Ronnie died yesterday. He was a wonderful bunny. He would greet me when I got home from work, he was very friendly, he loved treats and would jump up when there was a bag crinkle. He was incredibly soft. He was very polite, never bit. He loved cuddles. He wasn’t even 3 yet (one month away from his birthday). I only had him for one year and I wish it was longer.
I moved him and his sister (Bonnie, she’s okay) last week into another room temporarily as there was a dog in the house visiting and I couldn’t do anything about that. I thought I was doing the best thing for them (I thought that I was protecting them from being afraid). I didn’t think about eating carpet and I know he had at least one thread from carpet in his stomach. He ate some holes in a towel I used to plug a space under a bookshelf and I think some of that might’ve been swallowed. He didn’t know, he was a baby. I didn’t know either (I should’ve), but he’s shredded the ends of towels before. It’s never been a problem.

Task set:
(a) Answer these questions using the post about Ronnie:
(i) How old was Ronnie when he died?
(ii) What is the name of Ronnie's sister?
(iii) Why were the rabbits moved into another room?
(b) Switch "carpet" to "rug" in the post about Ronnie, and write out the passage from "I moved him" up to and including "been a problem.".
The entries that come next have nothing to do with the post about Ronnie.

Collected data

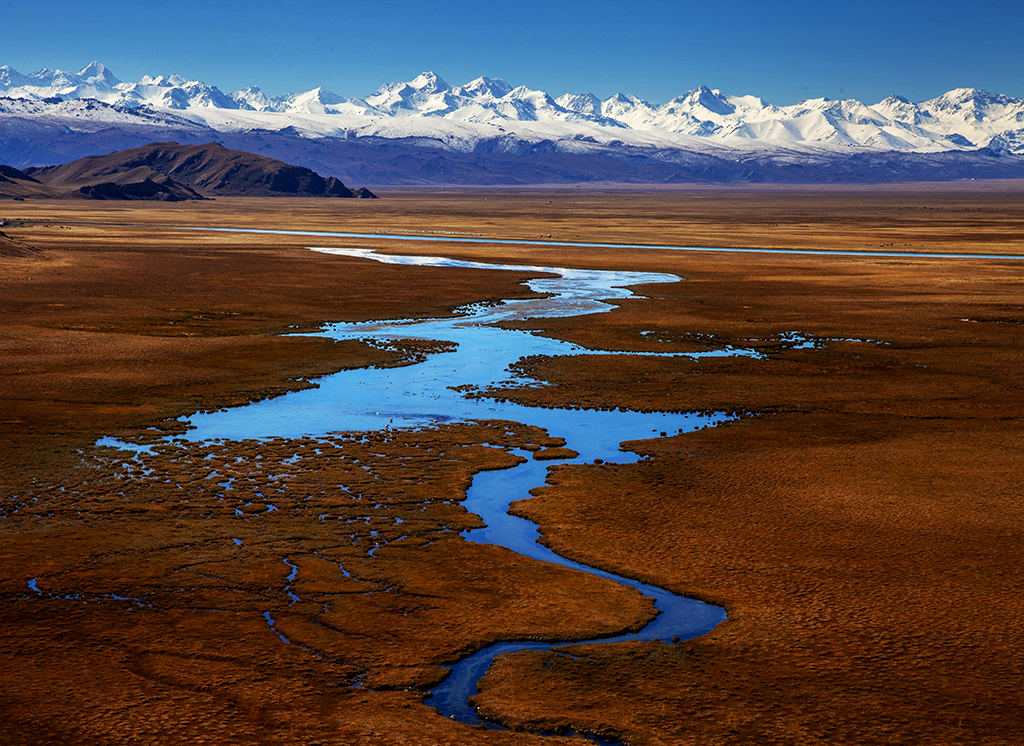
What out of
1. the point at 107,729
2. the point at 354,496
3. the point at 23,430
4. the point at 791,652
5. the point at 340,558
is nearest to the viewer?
the point at 107,729

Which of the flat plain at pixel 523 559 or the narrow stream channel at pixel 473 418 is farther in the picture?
the narrow stream channel at pixel 473 418

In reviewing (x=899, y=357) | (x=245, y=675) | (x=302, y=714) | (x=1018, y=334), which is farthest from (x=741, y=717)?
(x=1018, y=334)

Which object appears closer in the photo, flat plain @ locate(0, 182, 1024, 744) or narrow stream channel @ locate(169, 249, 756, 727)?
flat plain @ locate(0, 182, 1024, 744)

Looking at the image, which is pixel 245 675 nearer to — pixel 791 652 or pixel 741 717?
pixel 741 717

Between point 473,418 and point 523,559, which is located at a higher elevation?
point 473,418

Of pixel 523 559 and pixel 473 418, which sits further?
pixel 473 418
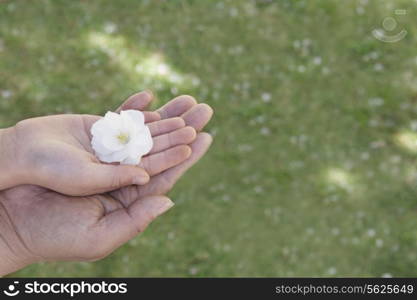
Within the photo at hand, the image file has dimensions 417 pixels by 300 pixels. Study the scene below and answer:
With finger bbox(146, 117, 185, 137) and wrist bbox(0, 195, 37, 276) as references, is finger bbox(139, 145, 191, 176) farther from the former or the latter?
wrist bbox(0, 195, 37, 276)

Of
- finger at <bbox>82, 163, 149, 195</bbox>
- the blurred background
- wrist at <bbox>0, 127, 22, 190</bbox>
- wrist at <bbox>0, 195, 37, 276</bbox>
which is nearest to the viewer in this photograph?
finger at <bbox>82, 163, 149, 195</bbox>

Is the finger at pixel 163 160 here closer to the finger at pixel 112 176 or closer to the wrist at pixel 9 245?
the finger at pixel 112 176

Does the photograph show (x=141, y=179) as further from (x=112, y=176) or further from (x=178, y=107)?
(x=178, y=107)

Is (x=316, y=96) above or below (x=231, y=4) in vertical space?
below

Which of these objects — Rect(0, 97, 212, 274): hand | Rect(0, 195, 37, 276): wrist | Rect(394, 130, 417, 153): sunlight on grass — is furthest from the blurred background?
Rect(0, 97, 212, 274): hand

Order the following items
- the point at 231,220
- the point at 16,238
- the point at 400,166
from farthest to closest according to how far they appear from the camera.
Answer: the point at 400,166
the point at 231,220
the point at 16,238

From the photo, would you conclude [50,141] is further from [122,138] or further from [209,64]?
[209,64]

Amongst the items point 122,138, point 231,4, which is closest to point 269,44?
point 231,4
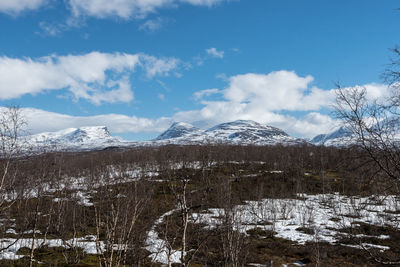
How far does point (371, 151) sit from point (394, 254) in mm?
27021

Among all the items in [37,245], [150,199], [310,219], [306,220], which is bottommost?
[37,245]

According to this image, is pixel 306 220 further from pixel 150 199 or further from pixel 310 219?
pixel 150 199

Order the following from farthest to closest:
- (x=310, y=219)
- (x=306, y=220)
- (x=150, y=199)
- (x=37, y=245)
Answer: (x=306, y=220) → (x=310, y=219) → (x=150, y=199) → (x=37, y=245)

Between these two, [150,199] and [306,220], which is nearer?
[150,199]

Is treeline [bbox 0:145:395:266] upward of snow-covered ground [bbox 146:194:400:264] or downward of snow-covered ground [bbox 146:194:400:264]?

Solutions for each task:
(a)
(i) He wasn't yet 3; he was one month away from his birthday.
(ii) Bonnie.
(iii) A dog was visiting the house.

(b)
I moved him and his sister (Bonnie, she’s okay) last week into another room temporarily as there was a dog in the house visiting and I couldn’t do anything about that. I thought I was doing the best thing for them (I thought that I was protecting them from being afraid). I didn’t think about eating rug and I know he had at least one thread from rug in his stomach. He ate some holes in a towel I used to plug a space under a bookshelf and I think some of that might’ve been swallowed. He didn’t know, he was a baby. I didn’t know either (I should’ve), but he’s shredded the ends of towels before. It’s never been a problem.